She narrows her eyes even more at him, and wishes that Ambra had come along, so she could actually ask more questions about what all of this behavior means.

“I find it hard to believe that you couldn’t track me already, from what I know,” Chloe says, but twists the structure of the metal, making it into a compass where she is the true north, and it takes so little effort his eyebrows flash up. “It’s twenty minutes away, yes?”

“About.”

And now, Chloe swallows, because there’s a big difference in breaking into an abandoned base and an active, currently under high security one.

“Then let’s go.”

22

It takes her a good extra half an hour to get the car back up to running, and Killian bullies her into getting fast food and eating before they hit the highway, but the car pulls alongside the pristine train tracks, the sun bright and cold, and the same fear settles into Chloe’s bones.

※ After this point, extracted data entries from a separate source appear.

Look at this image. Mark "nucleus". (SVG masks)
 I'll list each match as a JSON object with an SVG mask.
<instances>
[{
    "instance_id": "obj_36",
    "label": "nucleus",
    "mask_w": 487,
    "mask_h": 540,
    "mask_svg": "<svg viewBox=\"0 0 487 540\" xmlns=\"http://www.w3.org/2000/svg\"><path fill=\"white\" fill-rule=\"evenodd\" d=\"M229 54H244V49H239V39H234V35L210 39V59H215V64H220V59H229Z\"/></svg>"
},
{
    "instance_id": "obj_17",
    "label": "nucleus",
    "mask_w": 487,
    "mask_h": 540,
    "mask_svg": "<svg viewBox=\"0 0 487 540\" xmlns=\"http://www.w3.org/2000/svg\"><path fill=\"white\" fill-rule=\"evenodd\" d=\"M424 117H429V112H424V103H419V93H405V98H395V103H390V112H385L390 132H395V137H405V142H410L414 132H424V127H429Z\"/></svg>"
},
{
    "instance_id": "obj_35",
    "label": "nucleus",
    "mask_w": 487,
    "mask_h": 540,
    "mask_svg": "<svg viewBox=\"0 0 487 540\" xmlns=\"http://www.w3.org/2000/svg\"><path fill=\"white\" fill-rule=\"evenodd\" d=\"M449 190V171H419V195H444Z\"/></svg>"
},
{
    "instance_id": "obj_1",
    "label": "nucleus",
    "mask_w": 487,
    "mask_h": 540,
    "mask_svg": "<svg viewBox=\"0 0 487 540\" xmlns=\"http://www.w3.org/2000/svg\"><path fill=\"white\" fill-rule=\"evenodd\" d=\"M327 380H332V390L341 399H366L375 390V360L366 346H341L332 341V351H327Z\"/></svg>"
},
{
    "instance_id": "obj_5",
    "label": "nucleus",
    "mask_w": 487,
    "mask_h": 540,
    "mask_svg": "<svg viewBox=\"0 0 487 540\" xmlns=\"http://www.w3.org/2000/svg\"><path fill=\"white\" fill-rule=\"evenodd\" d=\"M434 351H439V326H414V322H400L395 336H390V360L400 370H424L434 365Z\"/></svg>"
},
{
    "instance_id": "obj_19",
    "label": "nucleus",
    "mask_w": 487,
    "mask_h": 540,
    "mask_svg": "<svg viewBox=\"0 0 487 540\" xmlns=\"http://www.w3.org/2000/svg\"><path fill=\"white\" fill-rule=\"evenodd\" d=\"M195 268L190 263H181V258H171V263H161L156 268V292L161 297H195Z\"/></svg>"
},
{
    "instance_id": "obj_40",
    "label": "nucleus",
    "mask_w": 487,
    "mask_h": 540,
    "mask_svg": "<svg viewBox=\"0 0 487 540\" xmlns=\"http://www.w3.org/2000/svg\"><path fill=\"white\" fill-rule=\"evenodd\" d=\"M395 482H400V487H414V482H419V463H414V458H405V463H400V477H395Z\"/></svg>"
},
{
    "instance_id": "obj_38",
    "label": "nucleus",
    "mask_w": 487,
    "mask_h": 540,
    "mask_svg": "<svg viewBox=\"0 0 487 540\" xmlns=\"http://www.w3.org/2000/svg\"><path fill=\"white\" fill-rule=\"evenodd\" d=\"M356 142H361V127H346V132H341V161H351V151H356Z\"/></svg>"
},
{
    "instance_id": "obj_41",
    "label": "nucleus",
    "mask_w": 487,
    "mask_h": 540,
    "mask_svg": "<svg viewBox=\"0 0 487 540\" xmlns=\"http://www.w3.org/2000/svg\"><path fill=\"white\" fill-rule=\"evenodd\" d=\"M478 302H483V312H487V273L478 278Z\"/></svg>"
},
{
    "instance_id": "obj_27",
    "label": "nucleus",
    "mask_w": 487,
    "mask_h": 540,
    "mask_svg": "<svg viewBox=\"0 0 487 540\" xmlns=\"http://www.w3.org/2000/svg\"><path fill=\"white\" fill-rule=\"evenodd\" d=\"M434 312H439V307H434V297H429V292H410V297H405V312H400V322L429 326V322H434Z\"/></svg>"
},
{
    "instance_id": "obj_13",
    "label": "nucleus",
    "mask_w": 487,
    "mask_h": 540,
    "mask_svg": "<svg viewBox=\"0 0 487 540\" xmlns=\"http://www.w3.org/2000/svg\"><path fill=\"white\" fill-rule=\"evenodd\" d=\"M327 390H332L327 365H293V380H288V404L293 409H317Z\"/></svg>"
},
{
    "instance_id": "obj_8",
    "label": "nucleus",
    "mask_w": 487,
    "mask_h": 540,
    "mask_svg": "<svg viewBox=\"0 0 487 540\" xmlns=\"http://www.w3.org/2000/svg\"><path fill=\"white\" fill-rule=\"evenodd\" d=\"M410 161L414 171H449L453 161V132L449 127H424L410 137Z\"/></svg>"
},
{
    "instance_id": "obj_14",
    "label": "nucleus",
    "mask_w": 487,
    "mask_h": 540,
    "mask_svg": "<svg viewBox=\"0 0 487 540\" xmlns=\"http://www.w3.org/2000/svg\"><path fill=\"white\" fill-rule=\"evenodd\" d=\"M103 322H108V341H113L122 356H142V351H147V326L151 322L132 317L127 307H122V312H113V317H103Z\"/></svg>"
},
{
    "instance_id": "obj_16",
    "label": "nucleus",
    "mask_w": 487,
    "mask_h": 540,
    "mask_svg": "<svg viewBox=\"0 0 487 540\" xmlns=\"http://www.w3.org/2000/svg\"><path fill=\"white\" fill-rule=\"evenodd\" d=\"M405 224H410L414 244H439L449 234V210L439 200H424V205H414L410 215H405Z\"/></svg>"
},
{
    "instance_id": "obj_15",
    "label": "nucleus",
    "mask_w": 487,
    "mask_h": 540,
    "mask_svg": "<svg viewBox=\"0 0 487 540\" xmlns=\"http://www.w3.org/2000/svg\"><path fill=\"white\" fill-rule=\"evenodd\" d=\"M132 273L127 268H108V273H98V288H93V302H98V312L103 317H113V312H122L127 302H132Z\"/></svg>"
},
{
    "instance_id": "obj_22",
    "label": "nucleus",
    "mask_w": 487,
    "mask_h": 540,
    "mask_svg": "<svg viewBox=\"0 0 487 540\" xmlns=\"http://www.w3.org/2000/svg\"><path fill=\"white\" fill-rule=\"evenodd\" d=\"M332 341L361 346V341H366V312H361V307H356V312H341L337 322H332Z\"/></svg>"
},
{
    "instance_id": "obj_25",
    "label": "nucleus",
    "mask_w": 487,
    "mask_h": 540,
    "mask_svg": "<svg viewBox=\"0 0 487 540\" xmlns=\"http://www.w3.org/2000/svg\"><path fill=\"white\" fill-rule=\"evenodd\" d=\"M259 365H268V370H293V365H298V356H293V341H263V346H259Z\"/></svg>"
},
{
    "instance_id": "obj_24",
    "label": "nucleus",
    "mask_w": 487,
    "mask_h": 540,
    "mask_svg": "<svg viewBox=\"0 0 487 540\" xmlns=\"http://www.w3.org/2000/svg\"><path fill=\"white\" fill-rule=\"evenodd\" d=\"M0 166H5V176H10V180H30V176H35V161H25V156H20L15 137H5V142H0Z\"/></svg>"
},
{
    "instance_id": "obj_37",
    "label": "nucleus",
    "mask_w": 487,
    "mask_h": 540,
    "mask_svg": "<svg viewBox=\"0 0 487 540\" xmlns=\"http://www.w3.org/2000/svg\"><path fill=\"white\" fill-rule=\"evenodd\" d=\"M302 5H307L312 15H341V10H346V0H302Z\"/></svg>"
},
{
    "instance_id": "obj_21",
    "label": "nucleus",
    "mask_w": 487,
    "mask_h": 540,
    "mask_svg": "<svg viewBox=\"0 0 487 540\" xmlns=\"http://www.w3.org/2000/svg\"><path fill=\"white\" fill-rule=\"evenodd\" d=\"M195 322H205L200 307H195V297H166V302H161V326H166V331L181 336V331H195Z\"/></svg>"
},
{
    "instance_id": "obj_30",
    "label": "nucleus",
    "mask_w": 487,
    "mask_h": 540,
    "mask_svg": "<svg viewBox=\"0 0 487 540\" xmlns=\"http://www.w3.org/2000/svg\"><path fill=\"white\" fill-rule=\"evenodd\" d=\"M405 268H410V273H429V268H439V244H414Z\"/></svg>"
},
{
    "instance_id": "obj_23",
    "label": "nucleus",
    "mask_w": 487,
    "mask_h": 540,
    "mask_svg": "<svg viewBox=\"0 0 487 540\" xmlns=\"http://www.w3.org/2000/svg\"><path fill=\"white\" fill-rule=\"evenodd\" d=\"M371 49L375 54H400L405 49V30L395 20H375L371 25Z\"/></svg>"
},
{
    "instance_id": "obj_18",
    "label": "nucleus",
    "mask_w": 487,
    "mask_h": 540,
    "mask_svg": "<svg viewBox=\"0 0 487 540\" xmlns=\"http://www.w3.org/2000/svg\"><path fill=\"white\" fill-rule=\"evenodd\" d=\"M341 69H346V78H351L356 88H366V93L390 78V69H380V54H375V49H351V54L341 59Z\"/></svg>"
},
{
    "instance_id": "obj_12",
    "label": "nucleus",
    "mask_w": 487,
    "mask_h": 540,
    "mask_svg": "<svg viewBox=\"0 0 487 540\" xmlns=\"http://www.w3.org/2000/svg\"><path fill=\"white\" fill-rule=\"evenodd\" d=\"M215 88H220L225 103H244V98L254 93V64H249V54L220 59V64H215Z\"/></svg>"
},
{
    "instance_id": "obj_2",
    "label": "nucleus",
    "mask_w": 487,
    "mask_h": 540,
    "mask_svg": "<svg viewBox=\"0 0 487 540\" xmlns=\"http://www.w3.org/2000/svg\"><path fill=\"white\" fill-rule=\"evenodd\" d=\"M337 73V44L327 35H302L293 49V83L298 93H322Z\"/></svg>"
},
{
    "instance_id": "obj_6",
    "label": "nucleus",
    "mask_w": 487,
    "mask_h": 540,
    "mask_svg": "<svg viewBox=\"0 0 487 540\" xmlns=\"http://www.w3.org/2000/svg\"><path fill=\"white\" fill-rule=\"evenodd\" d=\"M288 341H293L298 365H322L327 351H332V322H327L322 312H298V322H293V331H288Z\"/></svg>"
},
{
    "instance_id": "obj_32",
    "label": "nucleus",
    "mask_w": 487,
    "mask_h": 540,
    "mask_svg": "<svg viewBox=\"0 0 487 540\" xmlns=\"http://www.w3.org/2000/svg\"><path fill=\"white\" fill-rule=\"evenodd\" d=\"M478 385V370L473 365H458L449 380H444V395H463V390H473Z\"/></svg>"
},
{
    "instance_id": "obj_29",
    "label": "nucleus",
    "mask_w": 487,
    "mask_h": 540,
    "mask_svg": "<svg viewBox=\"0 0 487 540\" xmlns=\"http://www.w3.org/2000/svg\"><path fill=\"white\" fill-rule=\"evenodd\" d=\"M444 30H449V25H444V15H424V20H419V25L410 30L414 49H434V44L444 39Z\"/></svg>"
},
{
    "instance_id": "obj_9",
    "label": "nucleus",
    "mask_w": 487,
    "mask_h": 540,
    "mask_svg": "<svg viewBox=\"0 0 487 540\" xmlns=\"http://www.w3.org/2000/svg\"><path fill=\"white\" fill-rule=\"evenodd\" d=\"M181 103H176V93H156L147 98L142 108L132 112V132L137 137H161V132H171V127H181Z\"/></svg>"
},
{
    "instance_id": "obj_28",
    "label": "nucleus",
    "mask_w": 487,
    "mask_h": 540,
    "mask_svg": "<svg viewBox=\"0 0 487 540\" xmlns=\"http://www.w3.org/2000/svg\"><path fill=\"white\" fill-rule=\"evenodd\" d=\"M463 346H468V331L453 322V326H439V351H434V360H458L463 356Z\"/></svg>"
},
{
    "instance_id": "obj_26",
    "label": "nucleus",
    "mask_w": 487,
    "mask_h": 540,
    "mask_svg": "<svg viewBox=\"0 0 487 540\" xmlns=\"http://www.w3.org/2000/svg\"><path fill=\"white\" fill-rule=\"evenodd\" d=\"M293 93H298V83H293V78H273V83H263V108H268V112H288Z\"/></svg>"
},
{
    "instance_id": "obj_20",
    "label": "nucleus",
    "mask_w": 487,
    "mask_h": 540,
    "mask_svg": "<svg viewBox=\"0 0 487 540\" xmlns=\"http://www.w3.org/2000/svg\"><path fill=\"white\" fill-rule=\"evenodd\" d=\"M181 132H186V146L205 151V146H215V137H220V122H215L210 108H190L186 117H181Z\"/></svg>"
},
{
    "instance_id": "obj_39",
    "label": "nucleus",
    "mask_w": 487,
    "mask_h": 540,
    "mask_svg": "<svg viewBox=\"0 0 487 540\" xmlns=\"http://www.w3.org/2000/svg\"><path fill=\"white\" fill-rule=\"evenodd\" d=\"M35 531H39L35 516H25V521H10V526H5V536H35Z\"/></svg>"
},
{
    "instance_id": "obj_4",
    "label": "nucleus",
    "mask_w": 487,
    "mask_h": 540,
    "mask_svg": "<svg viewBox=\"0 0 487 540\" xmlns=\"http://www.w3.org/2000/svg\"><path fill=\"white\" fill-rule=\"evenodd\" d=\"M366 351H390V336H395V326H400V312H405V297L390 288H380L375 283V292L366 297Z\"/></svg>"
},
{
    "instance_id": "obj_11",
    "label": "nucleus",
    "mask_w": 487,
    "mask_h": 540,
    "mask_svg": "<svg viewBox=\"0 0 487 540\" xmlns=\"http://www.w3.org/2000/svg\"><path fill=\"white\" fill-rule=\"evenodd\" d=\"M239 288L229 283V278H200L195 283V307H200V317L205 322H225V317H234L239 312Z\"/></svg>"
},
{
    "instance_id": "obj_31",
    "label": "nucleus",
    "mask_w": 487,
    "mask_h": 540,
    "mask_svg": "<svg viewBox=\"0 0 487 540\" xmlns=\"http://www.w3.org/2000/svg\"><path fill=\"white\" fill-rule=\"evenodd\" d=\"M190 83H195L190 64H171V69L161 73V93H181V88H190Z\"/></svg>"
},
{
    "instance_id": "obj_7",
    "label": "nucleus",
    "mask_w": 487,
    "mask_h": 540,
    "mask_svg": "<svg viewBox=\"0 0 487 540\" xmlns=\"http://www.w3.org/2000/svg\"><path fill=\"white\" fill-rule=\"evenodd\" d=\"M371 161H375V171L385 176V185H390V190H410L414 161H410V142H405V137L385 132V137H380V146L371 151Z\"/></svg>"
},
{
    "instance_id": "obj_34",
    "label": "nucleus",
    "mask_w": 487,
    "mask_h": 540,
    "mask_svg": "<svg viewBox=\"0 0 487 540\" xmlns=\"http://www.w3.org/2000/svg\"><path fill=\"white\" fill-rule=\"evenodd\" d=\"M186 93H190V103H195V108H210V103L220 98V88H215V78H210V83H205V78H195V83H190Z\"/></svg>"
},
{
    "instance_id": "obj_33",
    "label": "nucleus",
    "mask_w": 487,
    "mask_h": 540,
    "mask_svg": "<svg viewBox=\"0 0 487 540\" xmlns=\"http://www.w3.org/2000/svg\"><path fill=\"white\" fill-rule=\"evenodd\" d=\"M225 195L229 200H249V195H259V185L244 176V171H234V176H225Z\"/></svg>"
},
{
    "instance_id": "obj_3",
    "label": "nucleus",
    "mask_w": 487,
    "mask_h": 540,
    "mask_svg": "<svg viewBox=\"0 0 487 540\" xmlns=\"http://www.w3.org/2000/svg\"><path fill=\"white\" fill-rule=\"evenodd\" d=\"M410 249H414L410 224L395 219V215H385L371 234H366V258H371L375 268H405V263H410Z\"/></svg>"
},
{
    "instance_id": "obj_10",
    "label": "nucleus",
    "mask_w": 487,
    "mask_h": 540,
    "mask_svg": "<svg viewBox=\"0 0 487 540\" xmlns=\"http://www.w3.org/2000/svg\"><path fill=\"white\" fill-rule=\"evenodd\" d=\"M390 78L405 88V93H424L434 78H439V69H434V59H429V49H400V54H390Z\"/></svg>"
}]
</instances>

It’s different than Toronto. It’s different than the prisons she was held in, it’s different than the cloying bases she had to pass through, time after time again

It’s smaller, for one. Less protected from human influence. Less likely to be hit by someone like her, someone with so much back up. Less likely to be directly attacked by a demon trying to break in, as opposed to one trying to break out.

In short, it’s the perfect target for this. Maximum reward, little risk for a fully manned base.

But the guards are trained to deal with demons.

The rickety car pulls up to the town right before the base, and it practically glowers with wealth. The roads are smooth, the sidewalks glitter with perfectly curated frost, and even the bare trees have glimmers of leaves already started, out of season and gaudy.

Killian wrinkles his nose at them.

“They support a winery here?” Chloe asks, skeptical, staring at the bare branches of the grapevines completely untouched by snow and ice. “That has got to be a waste of energy.”

“It is,” he says, and there’s an underlying tension in his voice. “Though not every magician is talented at practical things.”

“Better than blowing stuff up, I guess,” Chloe says, staring hard at the grapevines. Spells are woven into the base of each one, spells to resist the cold, spells to warm the soil and the leaves, spells to need less sunshine, all carefully sewn together and stitched to further propel their usefulness.

If the town just twenty miles away hadn’t been so impoverished, it’d be beautiful. A good use of energy. something creative instead of destructive, for once.

But the potholes and broken sidewalk stick in her mind.

The base sits on the hill above, nestled into the stone, and Killian shifts in his seat as it does, a frown pulling down his lips.

“I’ve never seen it in the daylight,” he murmurs. “Just outlined in spells against the dark of their cargo trains.”

If Chloe squints, she can see the barest hint of a tunnel opening up underneath the hill, tracks almost shimmering with enough magic to keep them clear of frost.

Must’ve been terrifying for him.

Must’ve been terrifying for the spirit fox, too.

“And Ambra’s been in here, too,” Chloe murmurs, idling the car at a parking spot. Enough of Ambra’s story had been told to her that the very idea of supporting the college turns her stomach even more than it used to, warping her gut and turning her mouth sour.

When Gurlien had brought her to them, shot so critically, when Alette and Axel were stabilizing her, he had wept on Chloe’s shoulder about all of the horrors he had indirectly seen, at the possible guilt he may have had by association.

Killian nods, almost absentmindedly responding to her, still staring up at the building, his eyes glimmering red.

“Do you think we should park here and walk up?”

The plan hinges on them walking in before a train, before the guards come down to the loading area, before the platform crawls with extra hands. In between the trains, only two guards stand at the mouth of the tunnel and one at the elevator.

He tilts his head, his power flexing in the rickety car, so much that Chloe breathes hard out her nose, leaning her head against the cracked plastic of the steering wheel.

“There’s a flat spot in the trees closer,” he says, voice carefully neutral. “Still outside their shields, but only a five-minute walk instead of this.”